■ **What is needed**
Write out all of the lines below again, swapping "leafy tree" for "oak tree" and keeping everything else the same.

■ **Dataset records**
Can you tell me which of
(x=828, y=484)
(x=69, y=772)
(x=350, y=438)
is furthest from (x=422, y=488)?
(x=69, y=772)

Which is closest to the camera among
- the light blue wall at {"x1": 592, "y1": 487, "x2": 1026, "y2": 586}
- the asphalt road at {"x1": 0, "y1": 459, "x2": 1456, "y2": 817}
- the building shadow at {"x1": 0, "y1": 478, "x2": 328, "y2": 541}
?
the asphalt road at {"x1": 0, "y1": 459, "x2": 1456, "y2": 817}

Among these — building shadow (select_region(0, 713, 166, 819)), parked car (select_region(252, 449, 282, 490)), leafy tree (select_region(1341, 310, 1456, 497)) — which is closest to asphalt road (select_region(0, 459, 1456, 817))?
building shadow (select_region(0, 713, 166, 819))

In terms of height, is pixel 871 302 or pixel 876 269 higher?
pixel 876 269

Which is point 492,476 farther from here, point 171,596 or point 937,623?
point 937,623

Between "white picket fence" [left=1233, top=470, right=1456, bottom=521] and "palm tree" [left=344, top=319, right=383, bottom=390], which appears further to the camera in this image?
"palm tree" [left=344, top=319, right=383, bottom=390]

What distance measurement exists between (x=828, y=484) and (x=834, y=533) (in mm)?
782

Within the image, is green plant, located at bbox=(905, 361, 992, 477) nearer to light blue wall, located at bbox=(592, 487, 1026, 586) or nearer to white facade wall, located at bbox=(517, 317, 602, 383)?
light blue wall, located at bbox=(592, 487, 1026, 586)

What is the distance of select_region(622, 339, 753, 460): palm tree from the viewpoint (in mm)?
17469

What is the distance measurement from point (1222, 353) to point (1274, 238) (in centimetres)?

■ **Answer to this exercise**
Can you tell me which of
(x=828, y=484)
(x=69, y=772)
(x=350, y=438)
is furthest from (x=422, y=488)?
(x=69, y=772)

Which is closest to the camera among
- the light blue wall at {"x1": 592, "y1": 487, "x2": 1026, "y2": 586}
- the asphalt road at {"x1": 0, "y1": 459, "x2": 1456, "y2": 817}
- the building shadow at {"x1": 0, "y1": 478, "x2": 328, "y2": 541}
?
the asphalt road at {"x1": 0, "y1": 459, "x2": 1456, "y2": 817}

Among these — building shadow (select_region(0, 713, 166, 819)), parked car (select_region(252, 449, 282, 490)), oak tree (select_region(1341, 310, 1456, 497)) — which is closest to asphalt road (select_region(0, 459, 1456, 817))?
building shadow (select_region(0, 713, 166, 819))

In terms of height, is pixel 871 302 or pixel 876 269 higher?
pixel 876 269

Which is point 492,476 farther from here, point 171,596 or point 937,623?
point 937,623

Between "white picket fence" [left=1233, top=470, right=1456, bottom=521] and "palm tree" [left=344, top=319, right=383, bottom=390], which appears further to the camera in this image?
"palm tree" [left=344, top=319, right=383, bottom=390]

What distance measurement exists between (x=828, y=484) and (x=834, y=533) (in mm)?
782

Within the image, is green plant, located at bbox=(905, 361, 992, 477) nearer to light blue wall, located at bbox=(592, 487, 1026, 586) or nearer to white facade wall, located at bbox=(517, 317, 602, 383)?
light blue wall, located at bbox=(592, 487, 1026, 586)

What is the distance of select_region(622, 339, 753, 460): palm tree from the viewpoint (in mm)?
17469

What is the distance measurement from point (1222, 353) to point (1274, 238) (in centimetres)?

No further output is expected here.